Extracted text
* START *

Net scan finds like-minded users
Technology Research News
When you search for information on the
Web, chances are you aren't alone -- there are like-minded groups of users
across the Web searching for the same sorts of things.
Researchers from the University of Chicago have shown that is
possible to identify these groups by analyzing browsing patterns, even
in networks as far-flung as the Web.
The researchers' method of graphing information across data distribution
systems like the Internet shows that, given a large enough sample, computer
users can be grouped according to their common interests based only on
their requests for data. "One of the first questions we asked was is the
group-based collaboration of scientists mirrored somehow in their usage
of data," said Adriana Iamnitchi, a researcher at the University of Chicago.
The answer turned out to be yes, across all types of group-based
interests. "Communities as heterogeneous as the Web seem to show this
pattern of having users naturally group in interest-based groups," she
The information-request graphing method can be used to design
scalable, adaptive methods for locating and delivering data, said Iamnitchi.
The method could theoretically be used by anyone, including ecommerce
vendors, to target communities of interest.
The researchers are working on using the patterns to design more
efficient services for resource-sharing environments like Grid computing,
Grid software coordinates a few or even hundreds of computers
across networks like the Internet to piece together compute power and
resources like databases into powerful virtual computers; the combined
resources can speed up scientific and engineering applications like time-consuming
equations and three-dimensional simulations.
The researchers found the data-sharing relationship pattern while
looking for a way to leverage characteristics of the Grid computing community
to make that type of computing more efficient, according to Iamnitchi.
"Our idea was to... design mechanisms [that are] able to cope efficiently
with large and dynamic numbers of resources -- data files, computers,
and storage space for results," she said.
One typical characteristic of the community that uses Grid computing
is they tend to collaborate, said Iamnitchi. When the researchers analyzed
traces of scientific computations from a high-energy physics collaboration
that spanned 18 countries and involved 70-odd institutions and thousands
of physicists, they found that the patterns of collaboration were mirrored
in scientists' data requests.
The researchers looked at the relationships that formed among
users based on the data they were interested in. "We captured and quantified
these relationships by modeling the system as a data-sharing ... graph
whose nodes are the data consumers in that system," said Iamnitchi. Nodes,
or people, who requested a given number of the same files within a given
time were connected.

* END *

Task
Please resume the article on grouping users by their data requests, starting right after its last sentence above.

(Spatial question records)
* START *

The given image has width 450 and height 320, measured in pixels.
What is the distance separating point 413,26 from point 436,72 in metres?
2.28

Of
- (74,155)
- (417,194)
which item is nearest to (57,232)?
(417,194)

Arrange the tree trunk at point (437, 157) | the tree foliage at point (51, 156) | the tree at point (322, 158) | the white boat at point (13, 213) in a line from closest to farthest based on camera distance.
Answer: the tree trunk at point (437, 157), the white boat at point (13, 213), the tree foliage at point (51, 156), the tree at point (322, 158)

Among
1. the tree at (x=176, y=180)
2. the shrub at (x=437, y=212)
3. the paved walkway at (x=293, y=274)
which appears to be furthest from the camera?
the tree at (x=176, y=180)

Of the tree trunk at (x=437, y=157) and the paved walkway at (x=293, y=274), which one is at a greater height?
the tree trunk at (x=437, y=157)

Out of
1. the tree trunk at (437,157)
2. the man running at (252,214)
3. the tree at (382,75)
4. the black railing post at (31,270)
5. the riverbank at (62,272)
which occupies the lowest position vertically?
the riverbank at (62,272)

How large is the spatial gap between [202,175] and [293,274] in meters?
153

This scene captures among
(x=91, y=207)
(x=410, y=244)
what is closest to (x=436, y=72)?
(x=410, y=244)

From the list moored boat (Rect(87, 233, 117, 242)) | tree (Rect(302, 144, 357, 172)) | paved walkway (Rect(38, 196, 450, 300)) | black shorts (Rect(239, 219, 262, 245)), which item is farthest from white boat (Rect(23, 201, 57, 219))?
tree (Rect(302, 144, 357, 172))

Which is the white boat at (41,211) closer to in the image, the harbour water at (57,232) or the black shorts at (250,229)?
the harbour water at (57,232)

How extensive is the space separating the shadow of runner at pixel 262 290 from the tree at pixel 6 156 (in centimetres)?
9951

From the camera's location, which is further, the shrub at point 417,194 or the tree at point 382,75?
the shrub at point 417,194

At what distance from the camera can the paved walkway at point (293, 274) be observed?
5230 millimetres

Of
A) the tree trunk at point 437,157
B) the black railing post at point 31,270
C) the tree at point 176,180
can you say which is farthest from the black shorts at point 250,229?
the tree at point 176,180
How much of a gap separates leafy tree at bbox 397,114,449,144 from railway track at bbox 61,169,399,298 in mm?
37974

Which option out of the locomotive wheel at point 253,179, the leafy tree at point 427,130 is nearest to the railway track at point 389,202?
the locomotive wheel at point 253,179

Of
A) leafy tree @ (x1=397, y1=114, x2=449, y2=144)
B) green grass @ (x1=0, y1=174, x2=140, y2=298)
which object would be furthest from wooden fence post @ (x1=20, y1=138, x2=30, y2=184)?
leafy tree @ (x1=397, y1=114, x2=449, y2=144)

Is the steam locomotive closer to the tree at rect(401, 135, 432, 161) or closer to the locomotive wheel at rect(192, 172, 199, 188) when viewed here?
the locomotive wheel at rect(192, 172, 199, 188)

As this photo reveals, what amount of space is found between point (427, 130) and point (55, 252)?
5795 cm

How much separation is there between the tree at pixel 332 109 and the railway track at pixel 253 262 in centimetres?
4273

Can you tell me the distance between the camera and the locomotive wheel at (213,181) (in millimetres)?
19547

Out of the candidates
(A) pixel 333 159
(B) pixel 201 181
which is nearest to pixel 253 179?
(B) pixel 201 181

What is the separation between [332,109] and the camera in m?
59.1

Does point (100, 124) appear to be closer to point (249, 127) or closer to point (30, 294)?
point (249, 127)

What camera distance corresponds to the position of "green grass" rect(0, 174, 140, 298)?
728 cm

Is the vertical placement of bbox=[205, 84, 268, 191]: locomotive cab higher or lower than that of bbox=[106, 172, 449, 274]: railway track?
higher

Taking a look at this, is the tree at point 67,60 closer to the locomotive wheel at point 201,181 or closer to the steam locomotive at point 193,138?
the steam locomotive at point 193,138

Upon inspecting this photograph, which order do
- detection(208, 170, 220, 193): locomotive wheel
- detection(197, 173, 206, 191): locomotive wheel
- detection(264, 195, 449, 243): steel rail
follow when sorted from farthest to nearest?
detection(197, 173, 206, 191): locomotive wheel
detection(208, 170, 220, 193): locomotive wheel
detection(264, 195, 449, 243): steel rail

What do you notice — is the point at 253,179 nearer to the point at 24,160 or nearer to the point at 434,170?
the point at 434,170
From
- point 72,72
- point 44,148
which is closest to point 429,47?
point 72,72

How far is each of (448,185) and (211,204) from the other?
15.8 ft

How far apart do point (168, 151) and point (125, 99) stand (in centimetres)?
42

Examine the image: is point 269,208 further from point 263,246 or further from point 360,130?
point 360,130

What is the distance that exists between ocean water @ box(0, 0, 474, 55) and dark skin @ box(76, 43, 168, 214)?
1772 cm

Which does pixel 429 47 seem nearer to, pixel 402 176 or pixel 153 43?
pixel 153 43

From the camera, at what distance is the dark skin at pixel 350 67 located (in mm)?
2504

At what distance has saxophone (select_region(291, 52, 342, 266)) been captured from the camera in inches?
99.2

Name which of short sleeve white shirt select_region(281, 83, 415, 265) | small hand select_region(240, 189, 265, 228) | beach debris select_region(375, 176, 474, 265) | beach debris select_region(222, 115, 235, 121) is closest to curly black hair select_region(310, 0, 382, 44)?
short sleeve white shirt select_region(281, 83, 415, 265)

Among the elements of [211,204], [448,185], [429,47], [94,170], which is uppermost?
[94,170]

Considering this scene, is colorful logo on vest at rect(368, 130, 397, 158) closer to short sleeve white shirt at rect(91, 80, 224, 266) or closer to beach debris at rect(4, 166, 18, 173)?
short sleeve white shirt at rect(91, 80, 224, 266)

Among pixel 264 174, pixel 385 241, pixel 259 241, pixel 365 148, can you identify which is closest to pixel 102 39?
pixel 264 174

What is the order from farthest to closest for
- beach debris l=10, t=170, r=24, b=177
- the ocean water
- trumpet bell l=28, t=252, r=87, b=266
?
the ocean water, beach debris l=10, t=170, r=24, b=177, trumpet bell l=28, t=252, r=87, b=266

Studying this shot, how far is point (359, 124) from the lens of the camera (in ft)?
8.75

* END *

Result of the exercise
In an analysis of six months worth of scientists' requests for
data, the researchers found that group-based collaboration is visible
in the way information is requested, said Iamnitchi. "Scientists form
groups of interest based on the data they used," she said. The researchers
found the same pattern in a larger analysis of general Web requests.
The pattern of similar requests shared the small-world characteristic
common in many networks, including the way data is arranged in networks
like the Internet.
In small-world networks, it is possible to get from one node to
any other node by traversing relatively few links. Social networks, with
people as nodes and relationships as links, and the Web, with pages as
nodes, and links between pages as links, are also small-world networks.
Looking at small-world topologies is not a novel idea, but the
method of extracting a graph from an arbitrary data-sharing relationship
and using it to study these structures is, said Filippo Menczer, an assistant
professor of management services at the University of Iowa.
Data request patterns have been analyzed previously, but in different
ways -- to examine the popularity distribution of Web requests or to study
the most efficient way to cache Internet traffic. In contrast, the Chicago
researchers' analysis uncovered relationships between users based on their
common interests in data.
The method is potentially useful, especially because a graph can
be made from any Web usage log, said Menczer. "Any Webmaster can do this."
The method may be useful for discovering clusters of users who
have interest in a certain type of data, Menczer said. "Ecommerce vendors
are currently using collaborative filtering techniques, which are related
to this," to do so, he said. The method can also be used for distributed
caching and broadcasting, similar to the services offered by Akamai Technologies
Inc., he said.
The researchers are now making the method more efficient for resource-sharing
environments like Grid computing, said Iamnitchi. "We are currently looking...
to design mechanisms to locate resources," she said. "The ultimate goal
is to provide scalable, adaptive mechanisms [that are] able to deal with
variations in resource participation."
The resource location mechanisms could be ready to use within
two years, Iamnitchi said.
Iamnitchi's research colleagues were Matei Ripeanu from the University
of Chicago and Ian Foster from Argonne National laboratory. The research
was funded by the National Science Foundation (NSF).
Timeline: 2 years
TRN Categories: Internet; Distributed Computing
Story Type: News
Related Elements: Technical paper, "Data-Sharing Relationships
in the Web," posted on the arXiv physics archive at arXiv.org/abs/cs.NI/0302016.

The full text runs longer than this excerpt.